## What you will do
Your task is to write out the lines from the line containing "What is the distance between the" through the last line of the material, exactly.
-- begin Data --
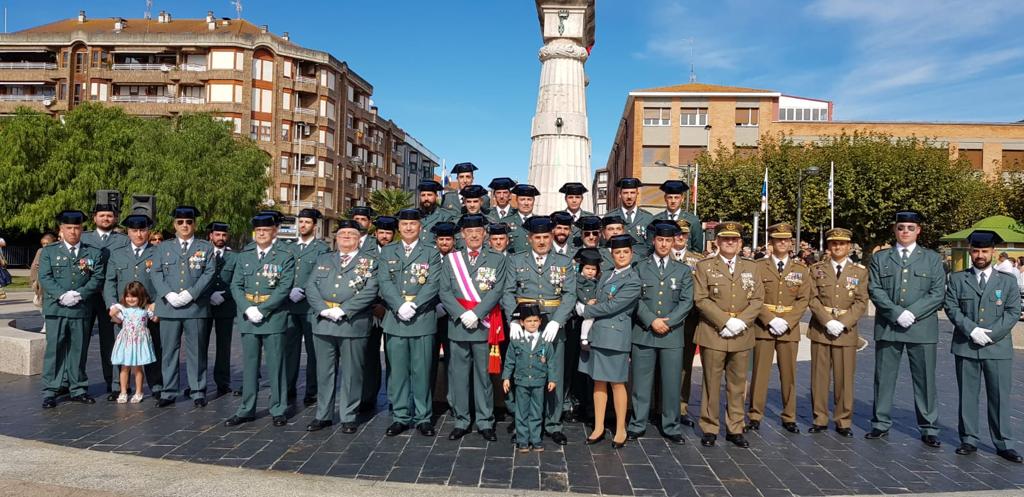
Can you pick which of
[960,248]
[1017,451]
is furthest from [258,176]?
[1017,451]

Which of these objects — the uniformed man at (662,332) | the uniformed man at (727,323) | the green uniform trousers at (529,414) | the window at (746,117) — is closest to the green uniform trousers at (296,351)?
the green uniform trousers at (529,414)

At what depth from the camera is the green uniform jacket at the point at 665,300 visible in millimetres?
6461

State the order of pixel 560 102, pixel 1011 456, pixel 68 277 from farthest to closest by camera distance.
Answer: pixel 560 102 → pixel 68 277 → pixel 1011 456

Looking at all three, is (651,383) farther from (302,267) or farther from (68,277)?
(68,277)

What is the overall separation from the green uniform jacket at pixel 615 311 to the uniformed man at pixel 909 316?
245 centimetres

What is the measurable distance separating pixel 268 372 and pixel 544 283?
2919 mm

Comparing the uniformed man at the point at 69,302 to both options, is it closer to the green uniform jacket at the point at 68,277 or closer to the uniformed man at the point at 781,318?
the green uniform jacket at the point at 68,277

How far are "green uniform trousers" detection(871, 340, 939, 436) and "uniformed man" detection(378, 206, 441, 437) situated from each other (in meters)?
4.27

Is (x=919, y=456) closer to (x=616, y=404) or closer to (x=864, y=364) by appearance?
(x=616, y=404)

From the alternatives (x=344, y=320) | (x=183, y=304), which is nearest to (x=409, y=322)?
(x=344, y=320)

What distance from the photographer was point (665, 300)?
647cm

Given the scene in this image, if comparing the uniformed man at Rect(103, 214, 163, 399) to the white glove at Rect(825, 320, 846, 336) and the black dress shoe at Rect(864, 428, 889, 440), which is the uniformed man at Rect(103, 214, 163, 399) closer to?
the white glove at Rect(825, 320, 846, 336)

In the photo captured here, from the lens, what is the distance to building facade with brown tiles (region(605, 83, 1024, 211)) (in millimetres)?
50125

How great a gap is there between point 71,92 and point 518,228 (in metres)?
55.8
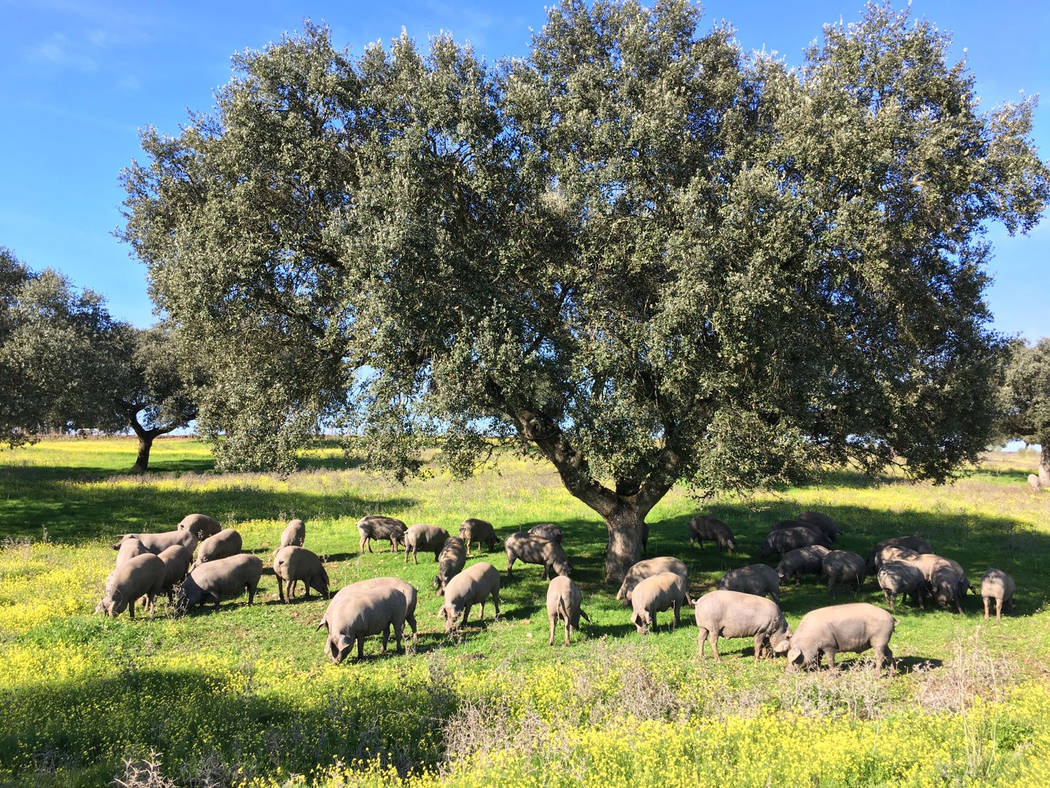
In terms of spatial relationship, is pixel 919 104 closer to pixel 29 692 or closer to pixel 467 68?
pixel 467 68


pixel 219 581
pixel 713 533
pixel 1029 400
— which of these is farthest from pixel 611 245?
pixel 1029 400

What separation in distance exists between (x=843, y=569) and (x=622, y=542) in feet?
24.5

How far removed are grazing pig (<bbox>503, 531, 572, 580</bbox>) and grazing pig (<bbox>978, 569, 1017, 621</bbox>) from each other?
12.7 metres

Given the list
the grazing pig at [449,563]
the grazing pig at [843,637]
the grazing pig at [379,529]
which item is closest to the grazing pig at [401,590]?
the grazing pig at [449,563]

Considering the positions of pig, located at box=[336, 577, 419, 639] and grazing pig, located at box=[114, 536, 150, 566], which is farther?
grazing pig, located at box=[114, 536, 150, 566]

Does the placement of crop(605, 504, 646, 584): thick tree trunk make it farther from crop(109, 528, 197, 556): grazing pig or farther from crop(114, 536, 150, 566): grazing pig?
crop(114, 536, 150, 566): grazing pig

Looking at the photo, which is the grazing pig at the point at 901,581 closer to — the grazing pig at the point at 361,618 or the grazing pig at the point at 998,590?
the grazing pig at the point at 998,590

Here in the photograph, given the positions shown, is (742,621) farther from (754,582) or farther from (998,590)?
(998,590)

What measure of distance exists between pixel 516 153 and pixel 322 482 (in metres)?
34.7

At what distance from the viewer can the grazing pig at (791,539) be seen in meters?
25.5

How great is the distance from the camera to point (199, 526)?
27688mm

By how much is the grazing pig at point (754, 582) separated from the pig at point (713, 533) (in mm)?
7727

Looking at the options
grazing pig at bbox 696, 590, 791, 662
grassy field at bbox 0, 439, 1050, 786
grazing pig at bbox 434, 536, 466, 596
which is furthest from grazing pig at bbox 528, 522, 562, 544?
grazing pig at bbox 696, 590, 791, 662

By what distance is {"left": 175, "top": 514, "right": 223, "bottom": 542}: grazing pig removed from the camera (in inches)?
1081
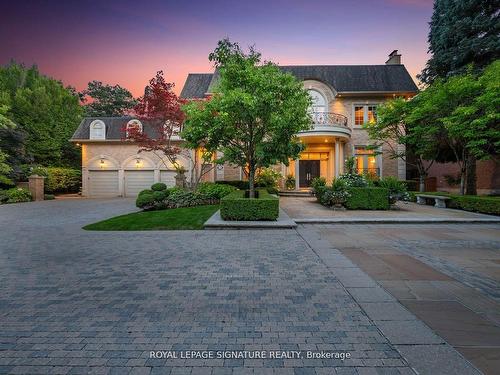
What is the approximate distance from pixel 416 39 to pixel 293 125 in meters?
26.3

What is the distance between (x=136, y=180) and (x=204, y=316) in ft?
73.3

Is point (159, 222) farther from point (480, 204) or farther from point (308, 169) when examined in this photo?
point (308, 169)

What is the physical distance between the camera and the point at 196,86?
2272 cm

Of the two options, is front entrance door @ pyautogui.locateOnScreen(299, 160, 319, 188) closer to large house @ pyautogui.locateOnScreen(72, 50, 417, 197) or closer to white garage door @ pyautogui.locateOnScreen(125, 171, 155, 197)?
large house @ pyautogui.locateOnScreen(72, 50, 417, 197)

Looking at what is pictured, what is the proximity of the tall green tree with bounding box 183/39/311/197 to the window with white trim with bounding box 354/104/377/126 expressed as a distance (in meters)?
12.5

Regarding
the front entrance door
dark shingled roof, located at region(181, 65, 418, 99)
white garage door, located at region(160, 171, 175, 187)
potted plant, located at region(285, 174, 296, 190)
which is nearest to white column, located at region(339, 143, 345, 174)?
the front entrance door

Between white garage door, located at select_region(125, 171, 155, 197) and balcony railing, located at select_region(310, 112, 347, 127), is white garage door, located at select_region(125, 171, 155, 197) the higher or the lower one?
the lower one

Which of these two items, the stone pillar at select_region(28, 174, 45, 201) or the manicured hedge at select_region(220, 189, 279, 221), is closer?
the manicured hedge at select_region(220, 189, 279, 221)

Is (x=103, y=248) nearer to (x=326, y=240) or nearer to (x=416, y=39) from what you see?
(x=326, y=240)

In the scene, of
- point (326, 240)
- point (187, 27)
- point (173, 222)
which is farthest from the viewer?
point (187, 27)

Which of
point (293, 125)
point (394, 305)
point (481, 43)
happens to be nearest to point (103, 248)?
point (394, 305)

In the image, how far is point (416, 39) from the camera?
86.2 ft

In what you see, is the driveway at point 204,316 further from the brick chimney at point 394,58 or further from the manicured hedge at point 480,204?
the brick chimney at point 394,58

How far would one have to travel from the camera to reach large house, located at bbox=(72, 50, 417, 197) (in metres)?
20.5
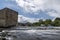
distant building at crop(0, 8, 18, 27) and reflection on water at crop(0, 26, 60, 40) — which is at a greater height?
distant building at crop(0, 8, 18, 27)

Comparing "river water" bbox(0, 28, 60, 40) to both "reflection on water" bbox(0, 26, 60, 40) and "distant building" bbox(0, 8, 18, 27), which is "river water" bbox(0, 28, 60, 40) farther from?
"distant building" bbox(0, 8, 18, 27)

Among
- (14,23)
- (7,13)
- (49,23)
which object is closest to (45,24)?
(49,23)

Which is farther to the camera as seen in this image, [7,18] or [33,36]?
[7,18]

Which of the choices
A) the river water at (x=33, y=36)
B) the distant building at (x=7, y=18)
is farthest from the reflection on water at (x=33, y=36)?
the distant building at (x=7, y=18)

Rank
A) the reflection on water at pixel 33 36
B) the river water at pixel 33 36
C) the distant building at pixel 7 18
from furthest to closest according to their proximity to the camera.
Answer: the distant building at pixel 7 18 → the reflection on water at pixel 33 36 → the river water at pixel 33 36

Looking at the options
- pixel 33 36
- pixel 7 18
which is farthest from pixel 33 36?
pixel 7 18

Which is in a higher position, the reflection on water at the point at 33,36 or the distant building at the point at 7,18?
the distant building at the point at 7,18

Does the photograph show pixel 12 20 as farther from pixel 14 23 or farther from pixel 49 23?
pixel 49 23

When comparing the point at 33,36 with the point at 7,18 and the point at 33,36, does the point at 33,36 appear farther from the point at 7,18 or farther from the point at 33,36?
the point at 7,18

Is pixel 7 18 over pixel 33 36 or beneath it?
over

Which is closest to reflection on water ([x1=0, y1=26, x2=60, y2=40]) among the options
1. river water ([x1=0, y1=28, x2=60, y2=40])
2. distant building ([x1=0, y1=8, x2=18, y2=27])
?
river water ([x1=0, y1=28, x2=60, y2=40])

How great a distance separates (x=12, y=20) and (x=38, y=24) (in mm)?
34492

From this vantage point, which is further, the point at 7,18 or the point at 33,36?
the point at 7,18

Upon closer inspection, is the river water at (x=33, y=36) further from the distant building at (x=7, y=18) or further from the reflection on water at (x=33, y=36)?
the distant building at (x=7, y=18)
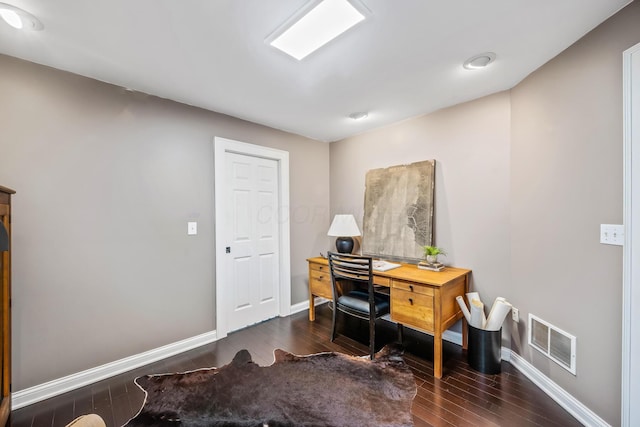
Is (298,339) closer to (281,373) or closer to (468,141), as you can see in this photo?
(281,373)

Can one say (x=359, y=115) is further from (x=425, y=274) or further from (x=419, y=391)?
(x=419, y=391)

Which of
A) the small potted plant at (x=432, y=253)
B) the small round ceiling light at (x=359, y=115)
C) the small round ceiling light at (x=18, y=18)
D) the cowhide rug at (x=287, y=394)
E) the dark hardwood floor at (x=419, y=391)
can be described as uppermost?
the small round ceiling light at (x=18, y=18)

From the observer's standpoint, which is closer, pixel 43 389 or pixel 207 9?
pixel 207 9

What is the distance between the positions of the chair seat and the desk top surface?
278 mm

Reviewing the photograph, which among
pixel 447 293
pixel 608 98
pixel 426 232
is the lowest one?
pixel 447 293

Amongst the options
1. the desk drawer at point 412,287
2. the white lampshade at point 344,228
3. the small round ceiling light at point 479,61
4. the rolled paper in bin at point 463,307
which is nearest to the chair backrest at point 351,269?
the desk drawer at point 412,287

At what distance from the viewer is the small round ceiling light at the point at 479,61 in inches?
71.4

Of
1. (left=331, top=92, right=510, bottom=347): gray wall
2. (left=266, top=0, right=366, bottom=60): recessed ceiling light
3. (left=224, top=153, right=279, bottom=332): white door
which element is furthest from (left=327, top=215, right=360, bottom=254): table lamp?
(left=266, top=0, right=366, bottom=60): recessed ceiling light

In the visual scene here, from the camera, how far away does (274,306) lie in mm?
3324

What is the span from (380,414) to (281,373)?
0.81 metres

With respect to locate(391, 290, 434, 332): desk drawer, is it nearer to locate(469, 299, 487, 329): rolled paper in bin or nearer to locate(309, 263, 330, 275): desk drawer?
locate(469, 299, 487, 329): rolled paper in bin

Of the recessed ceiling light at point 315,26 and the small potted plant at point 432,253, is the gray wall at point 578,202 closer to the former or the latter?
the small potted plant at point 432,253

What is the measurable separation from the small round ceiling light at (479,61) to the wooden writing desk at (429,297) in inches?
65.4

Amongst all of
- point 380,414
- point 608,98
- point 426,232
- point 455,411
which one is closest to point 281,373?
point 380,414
-- end Data --
## Task output
What is the distance between the positions of the chair seat and the desk top surface?
278 mm

Reviewing the photograph, which among
pixel 447 293
pixel 608 98
pixel 426 232
is the lowest one?
pixel 447 293

Amongst the options
1. the desk drawer at point 412,287
2. the white lampshade at point 344,228
3. the small round ceiling light at point 479,61
4. the rolled paper in bin at point 463,307
which is nearest to the chair backrest at point 351,269?
the desk drawer at point 412,287

At what distance from the viewer is the small round ceiling light at the point at 479,61 in inches?
71.4

Of
1. (left=331, top=92, right=510, bottom=347): gray wall
2. (left=266, top=0, right=366, bottom=60): recessed ceiling light
3. (left=224, top=153, right=279, bottom=332): white door
which element is furthest from (left=327, top=215, right=360, bottom=254): table lamp?
(left=266, top=0, right=366, bottom=60): recessed ceiling light

In the visual scene here, from the camera, how far away does (274,306) lie in mm?
3324

What is the span from (380,414) to (281,373)?
0.81 metres

With respect to locate(391, 290, 434, 332): desk drawer, is it nearer to locate(469, 299, 487, 329): rolled paper in bin or nearer to locate(309, 263, 330, 275): desk drawer?
locate(469, 299, 487, 329): rolled paper in bin

Of the recessed ceiling light at point 315,26 and the small potted plant at point 432,253, is the gray wall at point 578,202 closer to the former or the latter?
the small potted plant at point 432,253

What is the measurable separation from the small round ceiling light at (479,61) to the wooden writing desk at (429,297) in inches?
65.4

Amongst all of
- point 380,414
- point 608,98
- point 426,232
- point 455,411
which one is closest to point 281,373?
point 380,414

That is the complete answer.